Engineering of Tellurite-Resistant Genetic Tools for Single-Copy Chromosomal Analysis of Burkholderia spp. and Characterization of the Burkholderia thailandensis betBA Operon
,
Yun Kang,2
Michael H. Norris,2
Ashley R. Barrett,1
Bruce A. Wilcox,3 and
Tung T. Hoang1,2*
Department of Microbiology,1 Department of Molecular Biosciences and Bioengineering,2 Department of Ecology and Health, University of Hawaii at Manoa, Honolulu, Hawaii 968223
Received 30 November 2008/ Accepted 7 April 2009
There are few appropriate single-copy genetic tools for most Burkholderia species, and the high level of antibiotic resistance in this genus further complicates the development of genetic tools. In addition, the utilization of resistance genes for clinically important antibiotics is prohibited for the bioterrorism agents Burkholderia pseudomallei and Burkholderia mallei, necessitating the development of additional nonantibiotic-based genetic tools. Three single-copy systems devoid of antibiotic selection based on two nonantibiotic selectable markers, tellurite resistance (Telr) and Escherichia coli aspartate-semialdehyde dehydrogenase (asdEc), were developed to facilitate genetic manipulation in Burkholderia species. These systems include one mariner transposon, a mini-Tn7-derived site-specific transposon, and six FRT reporter fusion vectors based on the lacZ, gfp, and luxCDABE reporter genes. Initially, we showed that the random mariner transposon pBT20-
bla-Telr-FRT efficiently transposed within Burkholderia cenocepacia, Burkholderia thailandensis, B. pseudomallei, and B. mallei. We then utilized the mini-Tn7-Telr-based transposon vector (mini-Tn7-Telr-betBA) and a transposase-containing helper plasmid (pTNS3-asdEc) to complement the B. thailandensis betBA mutation. Next, one of the FRT-lacZ fusion vectors (pFRT1-lacZ-Telr) was integrated by Flp (encoded on a helper plasmid, pCD13SK-Flp-oriT-asdEc) to construct the B. thailandensis betBA::FRT-lacZ-Telr reporter fusion strain. The betBA operon was shown to be induced in the presence of choline and under osmotic stress conditions by performing β-galactosidase assays on the B. thailandensis betBA::FRT-lacZ-Telr fusion strain. Finally, we engineered B. thailandensis betBA::FRT-gfp-Telr and betBA::FRT-lux-Telr fusion strains by utilizing fusion vectors pFRT1-gfp-Telr and pFRT1-lux-Telr, respectively. The induction of the betBA operon by choline and osmotic stress was confirmed by performing fluorescent microscopy and bioluminescent imaging analyses.
* Corresponding author.
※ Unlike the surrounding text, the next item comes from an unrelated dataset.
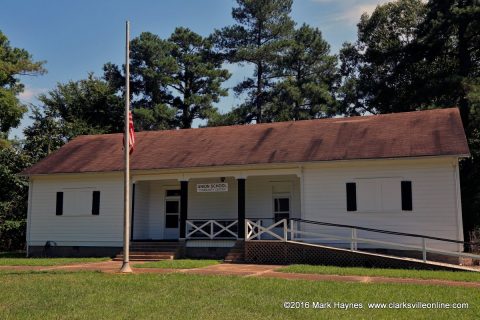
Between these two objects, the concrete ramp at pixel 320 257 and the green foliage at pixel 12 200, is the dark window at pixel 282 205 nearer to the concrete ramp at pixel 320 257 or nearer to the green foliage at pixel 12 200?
the concrete ramp at pixel 320 257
Mailing address: Department of Microbiology, University of Hawaii at Manoa, 2538 The Mall-Snyder 310, Honolulu, HI 96822. Phone: (808) 956-3522. Fax: (808) 956-5339. E-mail: tongh{at}hawaii.edu
Published ahead of print on 17 April 2009.
Supplemental material for this article may be found at http://aem.asm.org/.
Applied and Environmental Microbiology, June 2009, p. 4015-4027, Vol. 75, No. 12
0099-2240/09/$08.00+0 doi:10.1128/AEM.02733-08
Copyright © 2009, American Society for Microbiology. All Rights Reserved.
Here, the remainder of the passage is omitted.